Page 1 of 6 12345 ... LastLast
Results 1 to 10 of 60

Thread: Suggestions for next release of OpenCL

  1. #1
    Newbie Newbie
    Join Date
    Sep 2013

    Exclamation Spec confusion regarding convert_ functions

    Refer OpenCL Spec 1.2

    Section 6.2.3
    Explicit conversions may be performed using the
    suite of functions. These provide a full set of type conversions between supported types (see
    sections 6.1.1, 6.1.2 and 6.1.3) except for the following types: bool, half, size_t,
    ptrdiff_t, intptr_t, uintptr_t, and void

    Conversions are available for the following scalar types: char, uchar, short, ushort,
    int, uint, long, ulong, float, and built-in vector types derived therefrom.

    There are datatypes like
    Which are covered in section 6.2.3, but not in What is expected of these datatypes?

  2. #2
    Senior Member Regular Contributor
    Join Date
    Oct 2012
    double is handled like float.

    The other data types (image, sampler, event) are neither scalar types nor vector types, so section does not apply to them.
    They can't be cast to another type. They are simply considered opaque types.

  3. #3
    Newbie Newbie
    Join Date
    Jan 2014

    Accept (int) comparison for select() for all scalar types.

    The relational select() function is very handy for vectorization and mimics the ternary ()?: op. But, the supported types in scalar and vector modes for doubles (and halfs) is inconsistent with the relational comparison functions such as isgreater().

    Scalar prototypes:
    Code :
    int isgreater (double a, double b);
    double select (double a, double b, long cmp);

    Vector prototypes:
    Code :
    longn isgreater (doublen a, doublen b);
    doublen select (doublen a, doublen b, longn cmp);

    The scalar isgreater() (and similar) functions match the c99 math.h prototypes and return int for all datatypes. But, select() only accepts long for double (and short for half). This requires an explicit cast in most (all?) implementations and makes for some headaches when building type-independent code. That is, we can't cleanly write

    Code :
    T select (T a, T b, isgreater(a,b));

    and expect it to work with double and doublen. This same issues occurs with halfs. I have to wrap an #ifdef statement to distinguish scalar and vector types.

    Code :
    #if (__VectorSize == 1)
       // ()?: version
       // double result = (isgreater(a,b)) ? b : a;
       double result = select (a, b, (long) isgreater(a,b));
       double2 result = select (a, b, isgreater(a,b));

    I propose that select() accept the datatype output of the relational functions in both scalar and vector modes. That is, accept (int) for all datatypes in scalar modes and accept the equivalent bit-masks in vector mode.

  4. #4
    Junior Member Newbie
    Join Date
    Mar 2014

    Would like to target system with intel cpu and amd gpu

    Hello List,
    I would like to be able to load-balance my algorithm onto both intel cpu and amd gpu
    at the same time.

    Now, Intel SDK supports intel hardware, and AMD SDK supports AMD hardware.

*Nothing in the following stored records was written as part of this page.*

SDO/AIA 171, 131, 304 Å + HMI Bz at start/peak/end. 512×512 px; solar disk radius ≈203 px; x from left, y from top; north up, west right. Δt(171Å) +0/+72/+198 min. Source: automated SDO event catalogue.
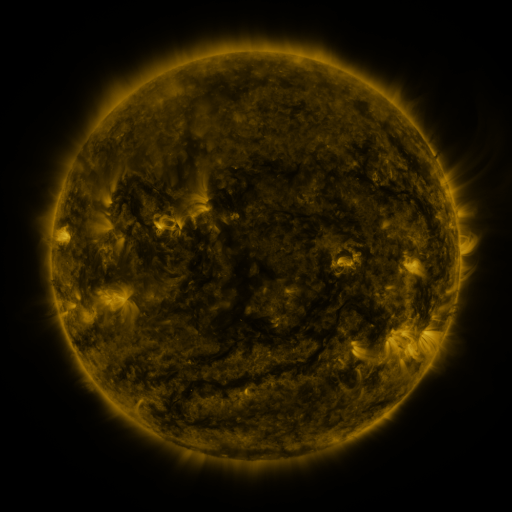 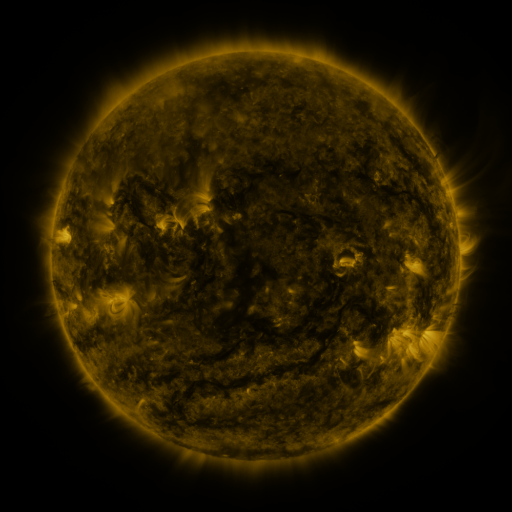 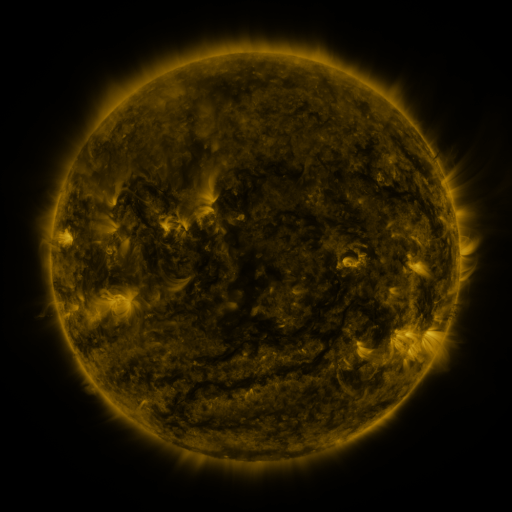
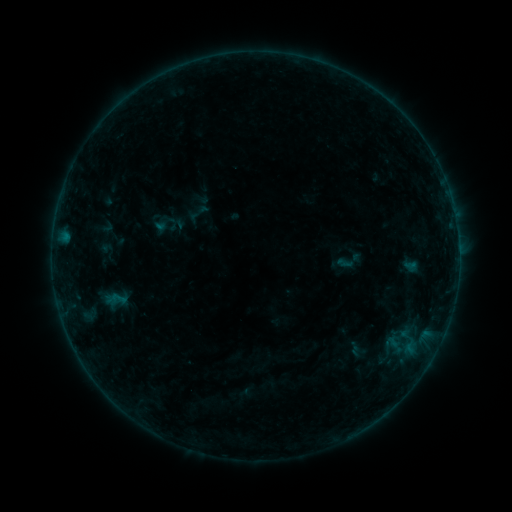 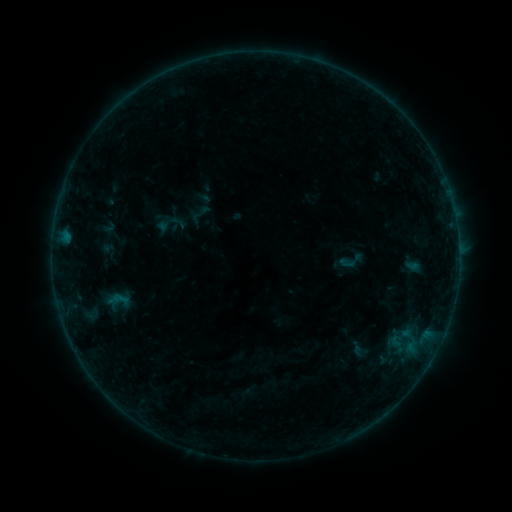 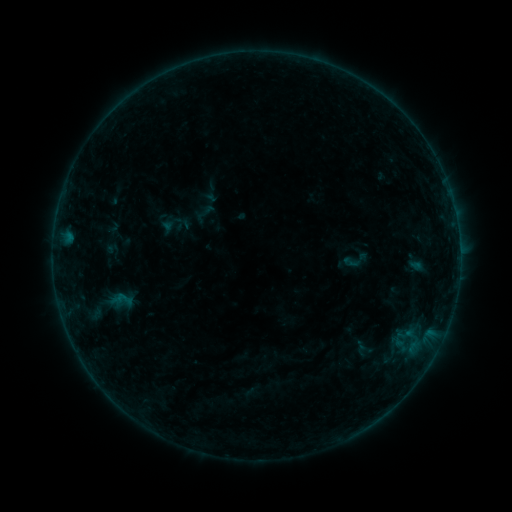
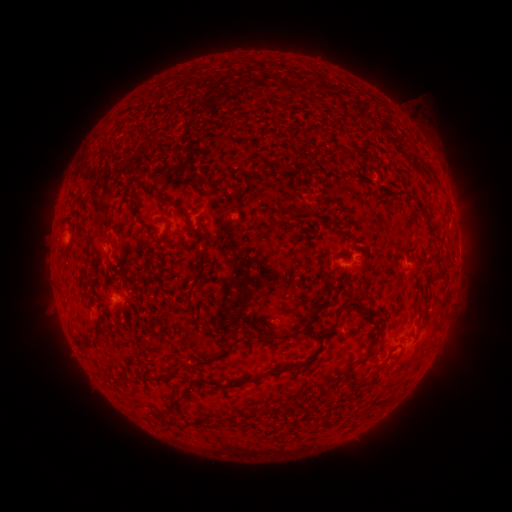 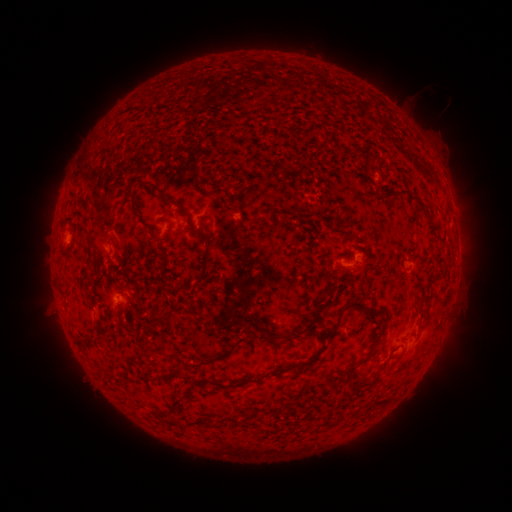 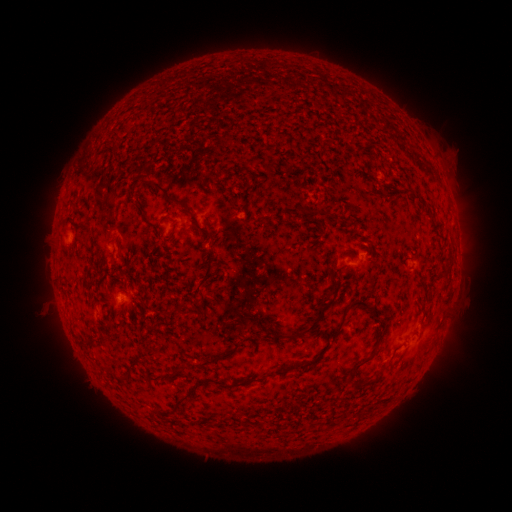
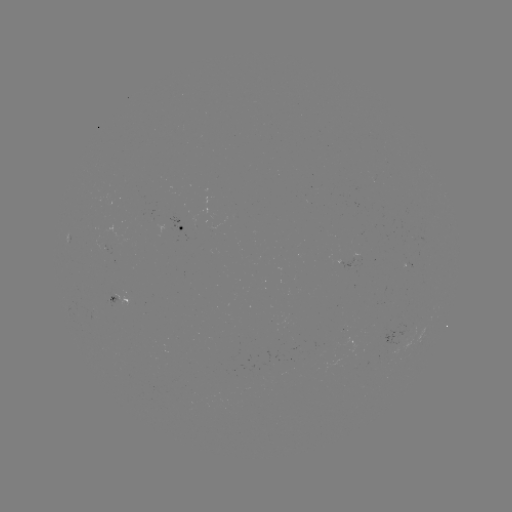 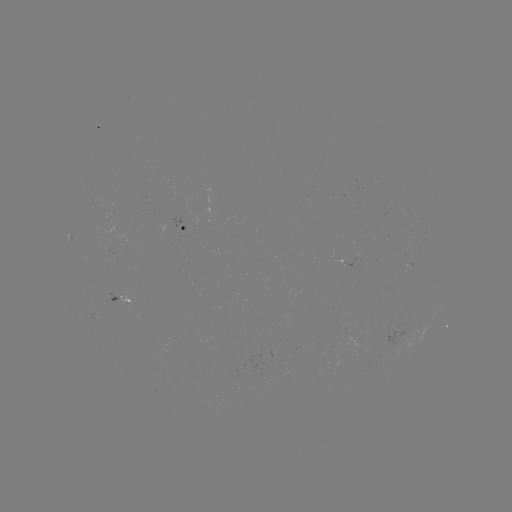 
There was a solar emerging-flux region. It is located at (121, 294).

    How can I develop a solution that targets both platforms concurrently?

  5. #5
    Member Contributor
    Join Date
    Sep 2013

    SPIR version number

    Make SPIR version number the same as the OpenCL version it belongs too.
    Reduces potential confusion.

  6. #6
    Newbie Newbie
    Join Date
    Nov 2014

    Asynchronous memory release

    Releasing temporary buffers in the middle of a chain of kernels executing asynchronously is currently cumbersome. It requires either a synchronization with the device to guarantee that all pending operations using the buffer have finished, or a clumsy event callback on a marker with wait list (or even worse through a native kernel if the device supports it).
    The drawback of the first is that it introduces needless synchronization just to release memory, and the disadvantage of the second besides the horrible syntax is the fact that there is no guarantee as to when the callback will be invoked.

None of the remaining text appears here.